Photo by Raphael Schaller on Unsplash

Before Covid-19, there were black swans — unknown unknowns — and white ones, or predictable financial crises.

Not too long ago, economics professor Nouriel Roubini laid out the “white swans” of 2020, which is to say predictable financial crises that occur because vulnerabilities are not addressed.

The professor’s list, briefly summarised, contained six, non-Coronavirus white swans.

They could still happen, post-coronavirus.

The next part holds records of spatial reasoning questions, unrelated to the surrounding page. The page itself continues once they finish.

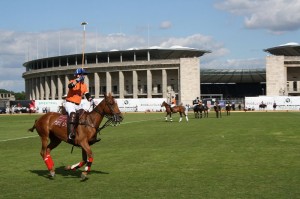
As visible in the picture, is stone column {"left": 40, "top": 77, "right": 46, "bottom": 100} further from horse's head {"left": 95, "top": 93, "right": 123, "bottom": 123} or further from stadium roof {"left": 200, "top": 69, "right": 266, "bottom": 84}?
horse's head {"left": 95, "top": 93, "right": 123, "bottom": 123}

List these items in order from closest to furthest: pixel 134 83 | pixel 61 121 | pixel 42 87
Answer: pixel 61 121 → pixel 134 83 → pixel 42 87

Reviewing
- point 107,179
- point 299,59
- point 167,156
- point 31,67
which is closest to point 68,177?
point 107,179

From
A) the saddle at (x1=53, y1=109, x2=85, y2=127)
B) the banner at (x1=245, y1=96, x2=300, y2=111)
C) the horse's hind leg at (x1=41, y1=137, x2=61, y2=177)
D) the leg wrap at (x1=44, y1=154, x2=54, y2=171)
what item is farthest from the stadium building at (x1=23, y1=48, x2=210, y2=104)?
the leg wrap at (x1=44, y1=154, x2=54, y2=171)

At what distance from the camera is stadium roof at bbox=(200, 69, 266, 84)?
133375 mm

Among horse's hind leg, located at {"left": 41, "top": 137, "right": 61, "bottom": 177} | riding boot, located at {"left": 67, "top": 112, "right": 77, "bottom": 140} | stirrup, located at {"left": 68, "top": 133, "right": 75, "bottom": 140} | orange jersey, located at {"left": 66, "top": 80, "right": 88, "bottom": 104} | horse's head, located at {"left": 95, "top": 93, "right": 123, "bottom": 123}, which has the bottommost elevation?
horse's hind leg, located at {"left": 41, "top": 137, "right": 61, "bottom": 177}

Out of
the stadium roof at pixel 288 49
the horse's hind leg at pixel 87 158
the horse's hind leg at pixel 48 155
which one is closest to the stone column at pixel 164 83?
the stadium roof at pixel 288 49

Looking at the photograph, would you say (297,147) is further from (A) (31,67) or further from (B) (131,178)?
(A) (31,67)

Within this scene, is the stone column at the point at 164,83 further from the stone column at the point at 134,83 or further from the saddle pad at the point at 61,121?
the saddle pad at the point at 61,121

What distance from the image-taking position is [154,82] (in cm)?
12556

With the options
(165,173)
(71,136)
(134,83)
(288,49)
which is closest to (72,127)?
(71,136)

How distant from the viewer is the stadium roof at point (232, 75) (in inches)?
5251

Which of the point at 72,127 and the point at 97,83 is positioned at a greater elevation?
the point at 97,83

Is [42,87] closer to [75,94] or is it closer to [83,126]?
[75,94]

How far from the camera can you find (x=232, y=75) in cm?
13775
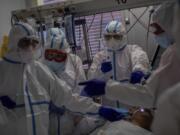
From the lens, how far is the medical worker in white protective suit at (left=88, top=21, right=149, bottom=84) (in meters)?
2.89

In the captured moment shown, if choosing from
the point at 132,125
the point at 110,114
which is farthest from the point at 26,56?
the point at 132,125

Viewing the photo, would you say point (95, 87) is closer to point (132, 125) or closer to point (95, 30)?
point (132, 125)

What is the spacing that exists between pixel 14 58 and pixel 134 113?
0.97 m

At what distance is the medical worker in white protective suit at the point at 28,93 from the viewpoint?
6.86 ft

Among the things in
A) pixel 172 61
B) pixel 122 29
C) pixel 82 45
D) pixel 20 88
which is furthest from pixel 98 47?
pixel 172 61

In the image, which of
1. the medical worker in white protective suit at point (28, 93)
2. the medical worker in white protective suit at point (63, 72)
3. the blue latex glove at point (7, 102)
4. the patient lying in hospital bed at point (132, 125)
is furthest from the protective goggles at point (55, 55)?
the patient lying in hospital bed at point (132, 125)

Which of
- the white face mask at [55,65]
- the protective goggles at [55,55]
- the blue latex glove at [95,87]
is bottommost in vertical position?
the blue latex glove at [95,87]

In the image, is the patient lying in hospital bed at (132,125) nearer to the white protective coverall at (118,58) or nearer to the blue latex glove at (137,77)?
the blue latex glove at (137,77)

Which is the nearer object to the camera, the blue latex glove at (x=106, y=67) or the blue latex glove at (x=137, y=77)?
the blue latex glove at (x=137, y=77)

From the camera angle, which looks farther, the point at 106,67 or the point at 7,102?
the point at 106,67

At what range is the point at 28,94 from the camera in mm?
2098

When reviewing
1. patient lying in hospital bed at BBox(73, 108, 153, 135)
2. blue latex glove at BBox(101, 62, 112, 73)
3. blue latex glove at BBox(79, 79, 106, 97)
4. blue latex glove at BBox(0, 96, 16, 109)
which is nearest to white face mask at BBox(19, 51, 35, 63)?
blue latex glove at BBox(0, 96, 16, 109)

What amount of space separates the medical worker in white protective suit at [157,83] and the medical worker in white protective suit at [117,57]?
3.27ft

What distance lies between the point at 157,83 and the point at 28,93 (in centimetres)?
98
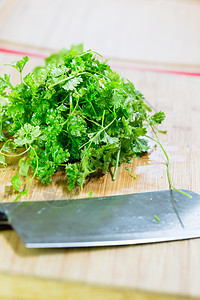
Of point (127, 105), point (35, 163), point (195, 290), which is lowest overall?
point (195, 290)

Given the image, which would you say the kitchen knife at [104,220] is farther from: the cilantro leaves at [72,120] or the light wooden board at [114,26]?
the light wooden board at [114,26]

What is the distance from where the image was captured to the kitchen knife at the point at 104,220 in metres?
1.03

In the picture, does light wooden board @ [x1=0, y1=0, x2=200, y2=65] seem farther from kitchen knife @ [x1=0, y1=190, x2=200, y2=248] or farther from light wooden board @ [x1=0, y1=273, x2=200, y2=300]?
light wooden board @ [x1=0, y1=273, x2=200, y2=300]

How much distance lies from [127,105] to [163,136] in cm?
27

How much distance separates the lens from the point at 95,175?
4.20ft

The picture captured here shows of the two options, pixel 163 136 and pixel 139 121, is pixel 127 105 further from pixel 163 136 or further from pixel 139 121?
pixel 163 136

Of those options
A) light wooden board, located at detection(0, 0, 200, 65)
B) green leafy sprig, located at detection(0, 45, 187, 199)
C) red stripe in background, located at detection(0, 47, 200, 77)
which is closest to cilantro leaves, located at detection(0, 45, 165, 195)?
green leafy sprig, located at detection(0, 45, 187, 199)

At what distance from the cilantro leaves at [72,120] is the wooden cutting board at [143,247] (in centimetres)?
5

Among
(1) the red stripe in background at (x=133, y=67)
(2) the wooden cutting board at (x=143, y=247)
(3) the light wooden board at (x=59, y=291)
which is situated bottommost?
(3) the light wooden board at (x=59, y=291)

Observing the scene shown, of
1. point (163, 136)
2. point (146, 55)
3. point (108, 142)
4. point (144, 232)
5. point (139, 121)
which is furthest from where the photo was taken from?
point (146, 55)

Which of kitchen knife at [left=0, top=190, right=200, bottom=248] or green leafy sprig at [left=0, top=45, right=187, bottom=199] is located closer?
kitchen knife at [left=0, top=190, right=200, bottom=248]

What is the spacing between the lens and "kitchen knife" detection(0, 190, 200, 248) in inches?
40.6

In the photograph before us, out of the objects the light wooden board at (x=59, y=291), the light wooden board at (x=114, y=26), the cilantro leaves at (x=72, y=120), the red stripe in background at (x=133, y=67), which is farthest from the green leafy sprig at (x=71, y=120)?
the light wooden board at (x=114, y=26)

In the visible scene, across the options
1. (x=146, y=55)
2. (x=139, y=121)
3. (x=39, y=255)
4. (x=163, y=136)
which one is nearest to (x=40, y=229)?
(x=39, y=255)
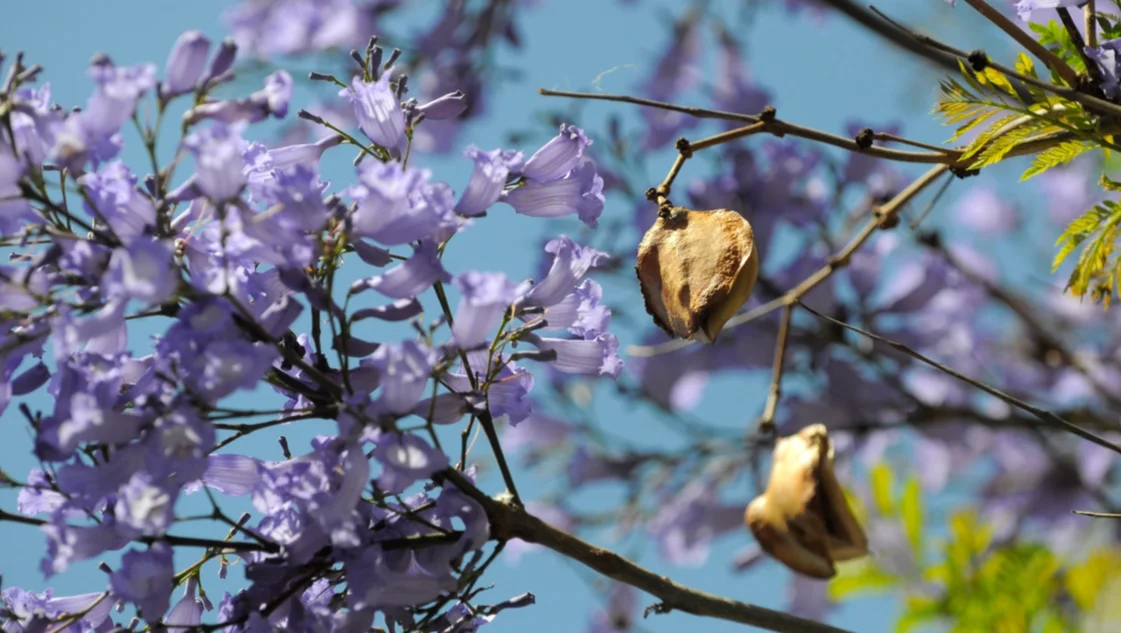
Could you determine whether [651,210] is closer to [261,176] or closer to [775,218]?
[775,218]

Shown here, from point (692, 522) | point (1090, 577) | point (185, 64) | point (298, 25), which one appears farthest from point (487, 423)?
point (298, 25)

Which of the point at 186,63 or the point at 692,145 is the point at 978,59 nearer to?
the point at 692,145

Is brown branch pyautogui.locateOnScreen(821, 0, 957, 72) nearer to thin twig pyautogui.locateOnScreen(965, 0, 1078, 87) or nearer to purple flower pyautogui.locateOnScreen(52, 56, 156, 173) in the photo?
thin twig pyautogui.locateOnScreen(965, 0, 1078, 87)

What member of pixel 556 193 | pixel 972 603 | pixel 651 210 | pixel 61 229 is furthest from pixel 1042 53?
pixel 651 210

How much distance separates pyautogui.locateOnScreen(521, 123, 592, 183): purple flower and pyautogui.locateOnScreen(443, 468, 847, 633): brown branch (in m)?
0.18

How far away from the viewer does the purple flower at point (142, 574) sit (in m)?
0.56

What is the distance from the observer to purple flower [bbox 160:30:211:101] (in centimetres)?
57

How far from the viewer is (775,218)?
65.7 inches

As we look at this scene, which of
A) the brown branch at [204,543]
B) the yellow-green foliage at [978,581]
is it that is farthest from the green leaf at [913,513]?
the brown branch at [204,543]

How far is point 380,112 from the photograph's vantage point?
0.64 metres

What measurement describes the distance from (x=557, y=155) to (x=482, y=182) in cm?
7

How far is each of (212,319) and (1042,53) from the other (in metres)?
0.45

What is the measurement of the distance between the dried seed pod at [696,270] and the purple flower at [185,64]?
0.97 ft

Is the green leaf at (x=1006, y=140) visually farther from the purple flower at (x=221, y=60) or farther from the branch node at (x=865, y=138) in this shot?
the purple flower at (x=221, y=60)
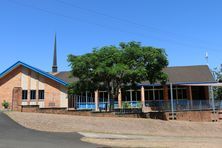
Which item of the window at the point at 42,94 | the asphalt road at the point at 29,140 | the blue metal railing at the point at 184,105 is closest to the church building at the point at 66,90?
the window at the point at 42,94

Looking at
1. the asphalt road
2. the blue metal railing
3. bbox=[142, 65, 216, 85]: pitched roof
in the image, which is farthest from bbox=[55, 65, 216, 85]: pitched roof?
the asphalt road

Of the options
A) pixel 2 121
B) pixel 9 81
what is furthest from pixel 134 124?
pixel 9 81

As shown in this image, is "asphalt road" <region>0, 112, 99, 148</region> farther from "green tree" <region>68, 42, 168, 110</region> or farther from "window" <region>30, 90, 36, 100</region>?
"window" <region>30, 90, 36, 100</region>

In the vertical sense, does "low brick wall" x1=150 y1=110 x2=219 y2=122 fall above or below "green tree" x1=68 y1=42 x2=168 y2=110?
below

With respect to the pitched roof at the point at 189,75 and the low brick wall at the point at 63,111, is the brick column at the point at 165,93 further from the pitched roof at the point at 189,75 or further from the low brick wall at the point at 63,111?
the low brick wall at the point at 63,111

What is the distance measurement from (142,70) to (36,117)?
9190mm

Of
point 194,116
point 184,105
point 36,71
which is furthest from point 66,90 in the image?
point 194,116

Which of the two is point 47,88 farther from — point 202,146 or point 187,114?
point 202,146

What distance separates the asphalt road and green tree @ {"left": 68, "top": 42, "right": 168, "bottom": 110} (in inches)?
A: 379

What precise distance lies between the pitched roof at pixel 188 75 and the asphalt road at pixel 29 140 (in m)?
19.8

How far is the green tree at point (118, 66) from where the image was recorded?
88.7ft

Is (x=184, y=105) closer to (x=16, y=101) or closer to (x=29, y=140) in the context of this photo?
(x=16, y=101)

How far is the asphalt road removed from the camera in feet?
43.9

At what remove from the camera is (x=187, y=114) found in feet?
107
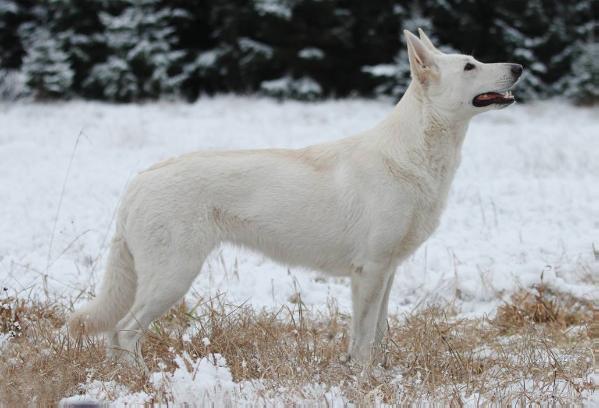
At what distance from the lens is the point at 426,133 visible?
4230mm

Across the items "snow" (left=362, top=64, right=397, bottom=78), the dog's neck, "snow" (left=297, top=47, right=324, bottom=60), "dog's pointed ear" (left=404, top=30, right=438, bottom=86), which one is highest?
"dog's pointed ear" (left=404, top=30, right=438, bottom=86)

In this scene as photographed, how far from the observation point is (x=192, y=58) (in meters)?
18.7

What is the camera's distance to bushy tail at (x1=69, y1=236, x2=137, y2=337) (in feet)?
13.6

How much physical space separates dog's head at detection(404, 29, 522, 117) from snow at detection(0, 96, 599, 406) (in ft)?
5.46

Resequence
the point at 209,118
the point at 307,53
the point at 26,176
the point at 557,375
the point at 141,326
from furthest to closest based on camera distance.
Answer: the point at 307,53
the point at 209,118
the point at 26,176
the point at 141,326
the point at 557,375

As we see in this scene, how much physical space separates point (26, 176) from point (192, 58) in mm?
10141

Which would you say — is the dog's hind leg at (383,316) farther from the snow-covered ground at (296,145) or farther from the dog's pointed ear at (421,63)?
the dog's pointed ear at (421,63)

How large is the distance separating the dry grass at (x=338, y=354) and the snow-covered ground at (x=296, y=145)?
42cm

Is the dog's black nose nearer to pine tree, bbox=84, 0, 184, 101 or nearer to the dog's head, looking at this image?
the dog's head

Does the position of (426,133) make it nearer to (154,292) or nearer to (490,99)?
(490,99)

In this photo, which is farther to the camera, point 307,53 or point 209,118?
point 307,53

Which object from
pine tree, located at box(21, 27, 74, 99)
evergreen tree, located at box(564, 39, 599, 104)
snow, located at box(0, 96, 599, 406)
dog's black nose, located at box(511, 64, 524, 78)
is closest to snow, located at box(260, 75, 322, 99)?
snow, located at box(0, 96, 599, 406)

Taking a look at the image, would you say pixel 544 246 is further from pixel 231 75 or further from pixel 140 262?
pixel 231 75

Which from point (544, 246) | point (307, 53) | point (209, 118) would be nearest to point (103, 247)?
point (544, 246)
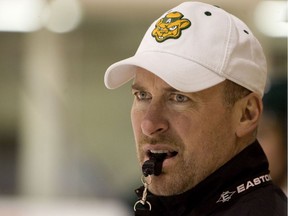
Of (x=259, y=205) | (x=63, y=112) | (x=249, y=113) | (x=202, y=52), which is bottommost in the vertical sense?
(x=63, y=112)

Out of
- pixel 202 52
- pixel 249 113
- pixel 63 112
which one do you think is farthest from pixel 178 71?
pixel 63 112

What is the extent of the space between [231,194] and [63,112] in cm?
172

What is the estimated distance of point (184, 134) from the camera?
113 cm

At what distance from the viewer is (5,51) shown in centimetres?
263

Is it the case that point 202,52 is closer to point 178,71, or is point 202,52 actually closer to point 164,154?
point 178,71

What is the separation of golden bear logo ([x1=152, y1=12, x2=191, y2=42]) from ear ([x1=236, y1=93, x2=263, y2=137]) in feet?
0.57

  1. Escalating strategic rivalry between the US and China, Russia, Iran and North Korea in a US presidential election year. The white swan is the possibility that the US election descends into partisan rancour, chaos, disputed vote tallies, and accusations of “rigged” elections because this would weaken American power abroad.
  2. The first-ever cyber world war with more US cyberattacks against China, Russia, Iran and North Korea.
  3. War between the US and Iran. The regime in Teheran is said to have “perverse incentives” to go to war, namely soaring oil prices, the crash of the US stock market, a recession and the end of Donald Trump’s prospects for re-election.
  4. A sharp escalation in the Sino-American cold war over technology, data, investment, currency, and finance. Many say that a beleaguered China could use cyberwarfare. Likely targets include the US election and US and western financial systems, including the Society for Worldwide Interbank Financial Telecommunication (SWIFT) platform.
  5. A hot Sino-American conflict by 2021 in the sense that Beijing will be dealing with Taiwan, Hong Kong, Vietnam, and US naval positions in the East and South China Seas, which could lead to “escalating military accidents”.
  6. China sells US Treasury bonds in fear that these assets could be frozen through US sanctions. This is, of course, a financial “nuclear option”. However, China could decide to diversify its reserves by converting them into another asset, such as gold. That would be less vulnerable to US primary or secondary sanctions. It’s worth noting that both China and Russia have been stockpiling gold reserves in the past couple years.

Of course, the most glittering white swans of them all include the risks associated with climate change and environmental disasters.